I went to The Cat Show, a cat-themed art exhibition at White Columns because I love cats and not under the auspices of JapanCulture•NYC. I’ve become adept at finding a morsel of Japanese-ness in everything I do, and this art gallery in the West Village was no exception.
Curated by writer and artist Rhonda Lieberman, this cat-centric display celebrates our feline friends in photographs, paintings, drawings, video, tchotchke, and mixed media. There’s even a cats-in-residence program where no-kill shelter Social Tees Animal Rescue brings in rescued kitties on Fridays and Saturdays to play in an enclosure, designed by architect Gia Wolff in collaboration with Freecell Architecture, right in the middle of the gallery space. Guests can enter the cat habitat to mingle in the artwork and to pet the cats – which are up for adoption, by the way.
For the Japan connection, I found six pieces in the exhibit by Japanese artists or containing some reference to Japan.
Documentation is Everything
Ann Cathrin Novemer Høibo
One of the first things you’ll see upon entering the main gallery is a maneki-neko on a tripod. The 18-page document that lists the details of each piece (there is no information on the gallery walls) calls this a “Chinese fortune cat,” but we all know this beckoning creature is the quintessential Japanese shop talisman, bringing luck in the form of customers and sales to merchants.
This work by American artist Takeshi Murata looks like an animation cel. Part of Murata’s “Synthesizer” series, Condos incorporates an electric piano into the design of the condo’s cat towers. The coffee perched on the edge of the keyboard wouldn’t last long with most cats. The sword on the left is a nice touch.

■ WHAT TO DO
A) Answer these questions about the piece on The Cat Show exhibition:
(i) Who curated the show?
(ii) On which days does Social Tees Animal Rescue bring cats to the gallery?
(iii) How many pages long is the document listing the details of each piece?
B) Show every line of the entries that contains the string "right". Case counts.

Spatial question entries:
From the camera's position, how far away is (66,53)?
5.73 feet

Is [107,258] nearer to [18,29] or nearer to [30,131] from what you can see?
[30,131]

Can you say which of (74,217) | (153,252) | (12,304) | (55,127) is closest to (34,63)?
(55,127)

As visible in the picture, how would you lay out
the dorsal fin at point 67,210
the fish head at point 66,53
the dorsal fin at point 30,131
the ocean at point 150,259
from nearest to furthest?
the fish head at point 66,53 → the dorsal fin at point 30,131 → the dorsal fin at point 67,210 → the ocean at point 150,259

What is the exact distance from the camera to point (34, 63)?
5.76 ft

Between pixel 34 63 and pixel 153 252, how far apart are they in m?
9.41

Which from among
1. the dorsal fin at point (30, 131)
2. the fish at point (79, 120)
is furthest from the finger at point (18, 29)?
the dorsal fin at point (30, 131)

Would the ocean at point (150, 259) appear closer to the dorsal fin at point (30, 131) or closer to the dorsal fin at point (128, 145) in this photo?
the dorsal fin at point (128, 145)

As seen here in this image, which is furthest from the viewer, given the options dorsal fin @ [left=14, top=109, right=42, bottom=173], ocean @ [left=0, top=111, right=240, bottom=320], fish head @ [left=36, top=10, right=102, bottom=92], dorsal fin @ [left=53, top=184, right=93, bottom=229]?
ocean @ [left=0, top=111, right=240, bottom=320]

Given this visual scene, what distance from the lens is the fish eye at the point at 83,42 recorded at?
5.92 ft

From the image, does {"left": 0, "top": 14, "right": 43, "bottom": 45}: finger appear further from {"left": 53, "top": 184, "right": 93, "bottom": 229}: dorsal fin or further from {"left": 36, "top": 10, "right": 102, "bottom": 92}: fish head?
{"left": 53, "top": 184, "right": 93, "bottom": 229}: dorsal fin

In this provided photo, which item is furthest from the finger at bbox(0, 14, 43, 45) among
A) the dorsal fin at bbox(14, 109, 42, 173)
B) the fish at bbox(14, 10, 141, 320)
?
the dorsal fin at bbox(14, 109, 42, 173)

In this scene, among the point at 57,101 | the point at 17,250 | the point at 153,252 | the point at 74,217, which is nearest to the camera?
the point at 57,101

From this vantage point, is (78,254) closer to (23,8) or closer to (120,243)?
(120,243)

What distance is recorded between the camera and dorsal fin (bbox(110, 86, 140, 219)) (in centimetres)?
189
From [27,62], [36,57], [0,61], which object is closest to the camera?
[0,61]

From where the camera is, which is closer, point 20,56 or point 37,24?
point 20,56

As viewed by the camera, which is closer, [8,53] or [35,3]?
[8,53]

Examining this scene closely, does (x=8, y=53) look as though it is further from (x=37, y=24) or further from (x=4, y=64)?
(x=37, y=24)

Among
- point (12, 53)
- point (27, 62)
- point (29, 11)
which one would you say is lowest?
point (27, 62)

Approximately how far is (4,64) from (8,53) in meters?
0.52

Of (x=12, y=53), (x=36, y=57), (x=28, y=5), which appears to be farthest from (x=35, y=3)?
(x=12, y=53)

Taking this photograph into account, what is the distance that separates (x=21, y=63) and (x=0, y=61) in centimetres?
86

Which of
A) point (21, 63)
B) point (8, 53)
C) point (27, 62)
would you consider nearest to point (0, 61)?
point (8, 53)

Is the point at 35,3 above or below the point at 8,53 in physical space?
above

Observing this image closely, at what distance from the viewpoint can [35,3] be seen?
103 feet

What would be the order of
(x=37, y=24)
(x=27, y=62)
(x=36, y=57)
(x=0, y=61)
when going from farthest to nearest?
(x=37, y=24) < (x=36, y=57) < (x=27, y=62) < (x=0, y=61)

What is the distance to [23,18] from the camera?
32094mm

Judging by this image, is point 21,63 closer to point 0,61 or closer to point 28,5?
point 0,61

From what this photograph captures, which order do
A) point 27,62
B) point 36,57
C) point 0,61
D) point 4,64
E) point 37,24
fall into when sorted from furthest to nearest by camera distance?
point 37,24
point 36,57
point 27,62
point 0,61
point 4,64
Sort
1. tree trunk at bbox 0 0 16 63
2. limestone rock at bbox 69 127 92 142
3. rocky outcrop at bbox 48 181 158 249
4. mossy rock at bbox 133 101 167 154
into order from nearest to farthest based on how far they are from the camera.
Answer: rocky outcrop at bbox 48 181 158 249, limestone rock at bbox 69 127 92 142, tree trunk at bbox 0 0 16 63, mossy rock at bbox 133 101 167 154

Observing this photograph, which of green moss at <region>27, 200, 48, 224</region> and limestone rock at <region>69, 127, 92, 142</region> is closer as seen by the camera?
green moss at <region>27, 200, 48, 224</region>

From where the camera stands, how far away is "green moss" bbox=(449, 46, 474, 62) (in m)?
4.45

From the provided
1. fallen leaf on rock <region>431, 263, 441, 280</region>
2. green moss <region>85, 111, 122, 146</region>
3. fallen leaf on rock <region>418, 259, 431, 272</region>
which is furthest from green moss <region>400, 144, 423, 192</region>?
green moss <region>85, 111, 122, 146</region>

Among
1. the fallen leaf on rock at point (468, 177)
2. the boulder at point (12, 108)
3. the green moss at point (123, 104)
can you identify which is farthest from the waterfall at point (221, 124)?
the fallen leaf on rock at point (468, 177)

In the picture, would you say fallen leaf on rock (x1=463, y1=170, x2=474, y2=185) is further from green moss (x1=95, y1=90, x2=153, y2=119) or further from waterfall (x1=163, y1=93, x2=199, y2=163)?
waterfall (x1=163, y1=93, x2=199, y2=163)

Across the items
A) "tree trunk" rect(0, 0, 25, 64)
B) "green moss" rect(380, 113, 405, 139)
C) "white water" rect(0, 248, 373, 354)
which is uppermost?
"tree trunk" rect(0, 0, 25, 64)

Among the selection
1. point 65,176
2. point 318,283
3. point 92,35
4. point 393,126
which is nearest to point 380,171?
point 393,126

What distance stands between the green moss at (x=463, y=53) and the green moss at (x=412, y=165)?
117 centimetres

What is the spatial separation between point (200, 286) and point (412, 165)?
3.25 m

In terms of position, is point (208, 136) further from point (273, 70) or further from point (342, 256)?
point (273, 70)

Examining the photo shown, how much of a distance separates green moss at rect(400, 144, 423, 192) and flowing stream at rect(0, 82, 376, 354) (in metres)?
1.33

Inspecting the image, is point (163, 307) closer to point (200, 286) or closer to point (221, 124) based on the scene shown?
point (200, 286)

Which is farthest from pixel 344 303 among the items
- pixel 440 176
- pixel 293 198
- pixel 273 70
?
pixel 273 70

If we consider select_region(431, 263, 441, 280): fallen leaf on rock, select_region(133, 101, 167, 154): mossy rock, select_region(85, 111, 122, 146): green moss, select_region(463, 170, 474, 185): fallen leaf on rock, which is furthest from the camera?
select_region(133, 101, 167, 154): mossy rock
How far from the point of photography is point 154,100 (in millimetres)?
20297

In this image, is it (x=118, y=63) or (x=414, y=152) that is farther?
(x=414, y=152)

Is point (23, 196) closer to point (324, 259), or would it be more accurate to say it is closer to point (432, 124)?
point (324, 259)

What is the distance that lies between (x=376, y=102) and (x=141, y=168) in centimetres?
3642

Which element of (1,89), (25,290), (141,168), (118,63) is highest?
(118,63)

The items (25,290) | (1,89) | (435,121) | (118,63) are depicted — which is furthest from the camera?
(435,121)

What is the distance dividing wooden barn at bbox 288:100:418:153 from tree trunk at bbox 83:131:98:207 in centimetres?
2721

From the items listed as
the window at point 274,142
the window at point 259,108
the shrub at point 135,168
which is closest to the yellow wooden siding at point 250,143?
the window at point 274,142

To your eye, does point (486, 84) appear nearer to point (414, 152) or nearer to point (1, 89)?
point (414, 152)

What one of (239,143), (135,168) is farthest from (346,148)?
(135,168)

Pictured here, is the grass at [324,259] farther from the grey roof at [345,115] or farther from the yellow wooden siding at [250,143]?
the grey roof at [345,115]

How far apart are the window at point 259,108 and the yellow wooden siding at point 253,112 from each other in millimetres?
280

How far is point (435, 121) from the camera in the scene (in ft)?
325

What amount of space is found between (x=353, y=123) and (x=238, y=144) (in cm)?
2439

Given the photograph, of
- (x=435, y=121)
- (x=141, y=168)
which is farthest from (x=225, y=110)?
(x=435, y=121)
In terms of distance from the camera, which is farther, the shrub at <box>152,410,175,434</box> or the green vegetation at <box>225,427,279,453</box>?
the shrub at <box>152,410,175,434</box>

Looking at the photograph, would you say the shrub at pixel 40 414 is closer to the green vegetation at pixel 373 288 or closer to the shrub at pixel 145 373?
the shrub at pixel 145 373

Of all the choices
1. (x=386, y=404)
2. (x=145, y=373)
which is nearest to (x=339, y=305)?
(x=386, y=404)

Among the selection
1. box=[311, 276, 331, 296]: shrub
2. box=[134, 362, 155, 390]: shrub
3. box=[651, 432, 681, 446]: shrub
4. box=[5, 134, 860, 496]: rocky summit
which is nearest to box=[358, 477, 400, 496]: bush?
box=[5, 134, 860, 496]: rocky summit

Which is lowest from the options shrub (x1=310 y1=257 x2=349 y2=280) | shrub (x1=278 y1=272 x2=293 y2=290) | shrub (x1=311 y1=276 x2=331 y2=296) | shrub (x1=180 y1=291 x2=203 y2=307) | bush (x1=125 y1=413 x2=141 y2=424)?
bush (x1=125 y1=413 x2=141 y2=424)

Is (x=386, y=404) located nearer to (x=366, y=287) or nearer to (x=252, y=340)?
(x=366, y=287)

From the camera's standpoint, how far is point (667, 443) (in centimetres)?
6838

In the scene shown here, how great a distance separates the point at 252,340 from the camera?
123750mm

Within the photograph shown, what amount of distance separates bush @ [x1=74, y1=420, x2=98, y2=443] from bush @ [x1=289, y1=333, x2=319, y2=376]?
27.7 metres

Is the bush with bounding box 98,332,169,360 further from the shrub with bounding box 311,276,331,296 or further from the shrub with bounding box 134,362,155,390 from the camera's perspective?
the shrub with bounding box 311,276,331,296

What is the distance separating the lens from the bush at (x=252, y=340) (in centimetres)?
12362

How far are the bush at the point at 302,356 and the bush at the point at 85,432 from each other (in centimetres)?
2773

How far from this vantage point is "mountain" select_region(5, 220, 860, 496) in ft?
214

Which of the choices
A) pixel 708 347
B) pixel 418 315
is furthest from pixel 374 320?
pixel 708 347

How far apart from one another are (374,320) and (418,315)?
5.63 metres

■ SOLUTIONS BELOW
A)
(i) Rhonda Lieberman
(ii) Fridays and Saturdays
(iii) 18 pages

B)
As seen here in this image, which is furthest from the viewer, given the options dorsal fin @ [left=14, top=109, right=42, bottom=173], ocean @ [left=0, top=111, right=240, bottom=320], fish head @ [left=36, top=10, right=102, bottom=92], dorsal fin @ [left=53, top=184, right=93, bottom=229]?
ocean @ [left=0, top=111, right=240, bottom=320]
From the image, does {"left": 0, "top": 14, "right": 43, "bottom": 45}: finger appear further from {"left": 53, "top": 184, "right": 93, "bottom": 229}: dorsal fin or further from {"left": 36, "top": 10, "right": 102, "bottom": 92}: fish head?
{"left": 53, "top": 184, "right": 93, "bottom": 229}: dorsal fin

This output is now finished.